Quantities such as kinetic energy cannot be obtained for the entire scene just by summing the return value of kineticEnergy() from each subdomain. This is because each subdmomain may contain also images of bodies from intersecting subdomains and they may add their velocity, mass, or whatever is summed, to what is returned by each worker. Although some most-used functions of Yade may progressively get mpi support to filter out bodies from remote domains, it is not standard yet and therefore partial sums may need to be implemented on a case-by-case basis, with proper filtering in the user script.

This is just an example of why many things may go wrong if run is directly replaced by mpirun in a complex script.

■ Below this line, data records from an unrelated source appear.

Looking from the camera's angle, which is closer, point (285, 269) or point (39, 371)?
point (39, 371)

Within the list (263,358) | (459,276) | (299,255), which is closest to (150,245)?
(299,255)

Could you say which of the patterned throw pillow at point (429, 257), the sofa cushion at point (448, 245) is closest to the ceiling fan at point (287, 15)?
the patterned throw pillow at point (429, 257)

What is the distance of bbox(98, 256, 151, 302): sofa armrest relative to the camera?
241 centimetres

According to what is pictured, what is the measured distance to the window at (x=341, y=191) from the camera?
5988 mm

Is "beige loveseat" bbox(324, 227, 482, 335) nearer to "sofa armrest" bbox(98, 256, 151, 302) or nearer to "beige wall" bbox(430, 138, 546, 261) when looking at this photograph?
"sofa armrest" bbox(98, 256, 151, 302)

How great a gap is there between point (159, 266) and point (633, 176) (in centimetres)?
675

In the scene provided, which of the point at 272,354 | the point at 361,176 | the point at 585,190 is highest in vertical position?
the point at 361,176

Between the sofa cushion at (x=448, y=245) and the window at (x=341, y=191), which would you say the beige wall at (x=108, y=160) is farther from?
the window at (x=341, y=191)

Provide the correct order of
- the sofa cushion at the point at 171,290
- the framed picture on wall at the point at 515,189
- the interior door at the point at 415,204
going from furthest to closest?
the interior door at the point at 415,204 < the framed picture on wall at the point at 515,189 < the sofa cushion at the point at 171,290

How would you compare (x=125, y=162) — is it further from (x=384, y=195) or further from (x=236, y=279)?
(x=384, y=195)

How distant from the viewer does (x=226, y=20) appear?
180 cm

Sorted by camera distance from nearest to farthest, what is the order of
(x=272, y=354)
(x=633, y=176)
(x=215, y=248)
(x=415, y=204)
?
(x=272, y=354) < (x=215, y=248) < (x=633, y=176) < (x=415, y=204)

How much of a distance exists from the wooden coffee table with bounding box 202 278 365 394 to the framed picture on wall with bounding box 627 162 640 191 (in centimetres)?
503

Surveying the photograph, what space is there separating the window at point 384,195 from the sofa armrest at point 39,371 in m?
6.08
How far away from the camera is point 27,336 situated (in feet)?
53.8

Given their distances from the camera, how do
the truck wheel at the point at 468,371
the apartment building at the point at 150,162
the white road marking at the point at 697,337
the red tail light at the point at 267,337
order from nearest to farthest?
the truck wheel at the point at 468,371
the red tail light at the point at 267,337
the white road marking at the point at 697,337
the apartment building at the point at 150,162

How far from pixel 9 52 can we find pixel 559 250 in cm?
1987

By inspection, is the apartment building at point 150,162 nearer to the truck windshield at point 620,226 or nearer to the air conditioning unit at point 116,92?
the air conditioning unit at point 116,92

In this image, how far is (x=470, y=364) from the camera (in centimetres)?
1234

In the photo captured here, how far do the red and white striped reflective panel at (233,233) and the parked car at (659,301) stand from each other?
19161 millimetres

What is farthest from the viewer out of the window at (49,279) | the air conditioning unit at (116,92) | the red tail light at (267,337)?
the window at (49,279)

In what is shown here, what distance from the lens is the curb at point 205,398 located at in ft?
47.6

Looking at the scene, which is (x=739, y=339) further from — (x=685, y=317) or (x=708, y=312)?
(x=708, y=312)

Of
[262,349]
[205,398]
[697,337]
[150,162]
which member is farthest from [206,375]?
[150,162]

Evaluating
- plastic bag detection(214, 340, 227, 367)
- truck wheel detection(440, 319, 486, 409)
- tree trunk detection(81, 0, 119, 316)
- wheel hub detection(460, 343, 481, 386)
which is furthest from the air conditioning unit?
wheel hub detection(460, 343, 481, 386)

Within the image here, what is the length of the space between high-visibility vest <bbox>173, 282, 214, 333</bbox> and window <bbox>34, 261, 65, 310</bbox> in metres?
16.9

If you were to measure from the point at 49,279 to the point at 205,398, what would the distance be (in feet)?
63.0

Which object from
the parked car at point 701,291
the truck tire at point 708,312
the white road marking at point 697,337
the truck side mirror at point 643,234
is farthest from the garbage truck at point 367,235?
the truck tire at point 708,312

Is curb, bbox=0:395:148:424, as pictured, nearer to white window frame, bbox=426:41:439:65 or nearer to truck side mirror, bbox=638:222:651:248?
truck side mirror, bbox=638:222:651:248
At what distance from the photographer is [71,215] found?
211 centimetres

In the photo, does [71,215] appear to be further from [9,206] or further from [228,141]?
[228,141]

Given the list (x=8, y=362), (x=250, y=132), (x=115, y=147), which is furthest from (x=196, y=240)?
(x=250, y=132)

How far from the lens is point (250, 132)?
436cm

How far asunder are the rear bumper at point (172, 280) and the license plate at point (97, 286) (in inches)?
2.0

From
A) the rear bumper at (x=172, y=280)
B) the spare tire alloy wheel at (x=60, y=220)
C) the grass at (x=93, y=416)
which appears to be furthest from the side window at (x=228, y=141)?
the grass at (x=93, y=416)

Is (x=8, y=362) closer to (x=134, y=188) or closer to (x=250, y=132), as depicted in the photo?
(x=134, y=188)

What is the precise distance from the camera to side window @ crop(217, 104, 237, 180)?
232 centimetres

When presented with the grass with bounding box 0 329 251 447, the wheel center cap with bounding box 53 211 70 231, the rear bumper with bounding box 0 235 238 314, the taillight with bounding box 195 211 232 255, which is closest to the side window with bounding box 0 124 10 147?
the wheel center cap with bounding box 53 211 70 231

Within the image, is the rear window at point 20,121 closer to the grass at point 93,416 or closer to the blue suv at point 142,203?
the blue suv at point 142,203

  • sendCommand() has a hardcoded latency of 0.001s to not keep all cores 100% busy waiting for a command (with possibly little left to OS). If sendCommand() is used at high frequency in complex algorithms it might be beneficial to decrease that sleep time.

Control variables

  • VERBOSE_OUTPUT : Details on each operation/step (such as mpy.splitScene, mpy.parallelCollide etc) is printed on the console, useful for debugging purposes
  • ACCUMULATE_FORCES : Control force summation on bodies owned by the master.
  • ERASE_REMOTE_MASTER : Erase remote bodies in the master subdomain or keep them as unbounded ? Useful for fast merge.
  • OPTIMIZE_COM, USE_CPP_MPI : Use optimized communication functions and MPI functions from Subdomain class
  • YADE_TIMING : Report timing statistics, prints time spent in communications, collision detection and other operations.
  • DISTRIBUTED_INSERT : Bodies are created and inserted by each subdomain, used for distributed scene construction.
  • DOMAIN_DECOMPOSITION : If true, the bisection decomposition algorithm is used to assign bodies to the workers/subdomains.
  • MINIMAL_INTERSECTIONS : Reduces the size of position/velocity communications (at the end of the colliding phase, we can exclude those bodies with no interactions besides body<->subdomain from intersections).
  • REALLOCATE_FREQUENCY : if > 0, bodies are migrated between subdomains for efficient load balancing. If =1 realloc. happens each time collider is triggered, else every N collision detection
  • REALLOCATE_MINIMAL : Intersections are minimized before reallocations, hence minimizing the number of reallocated bodies
  • USE_CPP_REALLOC : Use optimized C++ functions to perform body reallocations
  • FLUID_COUPLING : Flag for coupling with OpenFOAM.




  • From 1k particles/core to 8k particles/core there is a clear improvement. Obviously 1k is too small and most of the time is spent in comunications.
  • From 8k/core to 64k/core the throughput per core is more or less the same, and the performance is not too far from linear. The data includes elimination of random noise, and overall it is not clear to me which non-linearity comes from the code and which one comes from the hardware.
  • Conclusion, if you don’t have at least 8k spheres/core (maybe less for more compex shapes) mpi is not your friend. This in line with the estimate of 10k by Dion Weatherley (DEM8+beer)
  • It looks like OpenMP sucks, but be aware that the benchmark script is heavily tuned for MPI. It includes huges verletDist and more time wasted on virtual interactions to minimize global updates.
  • I believe tuning for OpenMP could make -j26 (or maybe 2xMPIx -j13) on par or faster than 26 MPI threads for less than a million particle. Given the additional difficulty, MPI’s niche is for more than a million particles or more than one compute node.
  • the nominal per-core throughput is not impressive. On an efficient script my laptop can approach 1e6Cu while we get 0.3e6Cu per core on Dahu. MPI is not to blame here, my laptop would also outperform Dahu on a single core.